Diwali is in the air. Festival of lights.
All I can remember is the light in your eyes, when the fireworks sparkled. Remember last year this time? You dragged me off to buy sparklers.
There is a Rangoli at the door. My sister made it this year. Remember last year? You sat making it all day. When I returned home from work on Diwali eve, you dragged me by the arm to surprise me with it...and of course, we discovered that I had stepped on it on my way to our room.
I ended up repairing it, while you sat making a long face.
My mom pestered me to try her sweets this morning. Remember last year? You made four varieties of it..and I had to taste them all. You made me swear I would lie even if they were completely gross.
I had to. They were gross. But your smile was beautiful.
I pick out my outfits now-a-days,every morning before work. I am sure you would scrunch up your nose at the sulky colours I pick.Trouble is, I can picture you pooh pooh-ing my charcoal grey suit...and trying to make me wear that light yellow shirt you bought for me. It lies forgotten in a corner. Moping.
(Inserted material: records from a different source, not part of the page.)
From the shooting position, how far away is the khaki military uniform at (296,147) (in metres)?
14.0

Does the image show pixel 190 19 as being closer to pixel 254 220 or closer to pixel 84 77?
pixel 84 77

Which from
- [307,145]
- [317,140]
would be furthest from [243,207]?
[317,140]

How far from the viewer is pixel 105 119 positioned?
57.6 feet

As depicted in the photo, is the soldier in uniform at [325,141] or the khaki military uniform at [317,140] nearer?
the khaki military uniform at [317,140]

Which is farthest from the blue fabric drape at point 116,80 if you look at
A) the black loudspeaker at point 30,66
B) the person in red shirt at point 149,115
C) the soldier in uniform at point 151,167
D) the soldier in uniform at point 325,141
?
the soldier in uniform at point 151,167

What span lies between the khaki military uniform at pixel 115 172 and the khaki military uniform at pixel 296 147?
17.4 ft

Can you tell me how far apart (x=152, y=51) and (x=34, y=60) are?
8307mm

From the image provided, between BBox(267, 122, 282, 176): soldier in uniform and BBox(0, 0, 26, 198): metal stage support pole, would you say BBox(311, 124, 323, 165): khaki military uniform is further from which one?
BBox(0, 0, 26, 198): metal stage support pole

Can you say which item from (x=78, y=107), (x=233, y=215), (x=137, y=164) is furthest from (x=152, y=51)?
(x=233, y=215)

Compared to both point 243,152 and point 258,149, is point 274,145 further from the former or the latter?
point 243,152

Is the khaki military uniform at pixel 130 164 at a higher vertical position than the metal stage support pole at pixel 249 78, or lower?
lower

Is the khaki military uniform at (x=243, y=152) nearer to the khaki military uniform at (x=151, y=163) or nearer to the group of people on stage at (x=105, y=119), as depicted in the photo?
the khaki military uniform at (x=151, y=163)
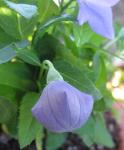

and it breaks my heart. Every damn morning.
...
...
Marriage is not easy. It's the little things piled up. All the little trinkets of joy and the bittersweet tucked away. I thought ours would never end until death did us part.
How did we get here? Do you know?
If you don't who does?
But maybe you are right. If a bond is weak, it will break. But I think your side was weak. Not mine. Maybe it takes two parties to screw up a marriage. All I know is I did my part.
Small comfort. Or maybe more regret.